Microsoft CEO Satya Nadella (right) speaks as OpenAI CEO Sam Altman (left) looks on at the OpenAI DevDay event in San Francisco on November 6, 2023.
Justin Sullivan | Getty Images
This triggered a subsequent wave of artificial intelligence innovation, especially OpenAI. Transformers is the “T” in ChatGPT.
Critics argue that Google is giving up on key products and research and helping its biggest rival.

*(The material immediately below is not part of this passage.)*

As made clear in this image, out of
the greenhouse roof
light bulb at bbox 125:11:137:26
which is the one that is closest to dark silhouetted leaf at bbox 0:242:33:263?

“They’re ahead of the curve, and they’ve been very cautious,” Hinton said. “They are very cautious about generating AI images and large language models. When OpenAI partnered with Microsoft and ChatGPT was used by Microsoft, Google could no longer be cautious.”
Hassabis and Google go on the offensive.
this “Washington Post” report In May 2023, Google announced internally a significant departure from its previous policy. Employees must stop sharing their research with the world and only publish papers after the research has been turned into a product.
AlphaFold became a huge business opportunity, attracting such Eli Lilly and Company and Novartis for drug discovery.
In his TED talk, Hassabis said ChatGPT moment demonstrated that the public discovered the value of LL.M.s and was ready to embrace them.
“When we study these systems, most of the time you focus on the flaws of these systems, the things they don’t do, the illusions,” he said. “We wanted to improve these things first before rolling them out. But what’s interesting is that it turns out that even with these flaws, tens of millions of people still find them very useful.”
Hassabis said it’s time for these products to “transcend the scientific world of scarcity.”
Now, investors are waiting to see whether Google can accomplish what they consider its most important feat and turn cutting-edge science into profits.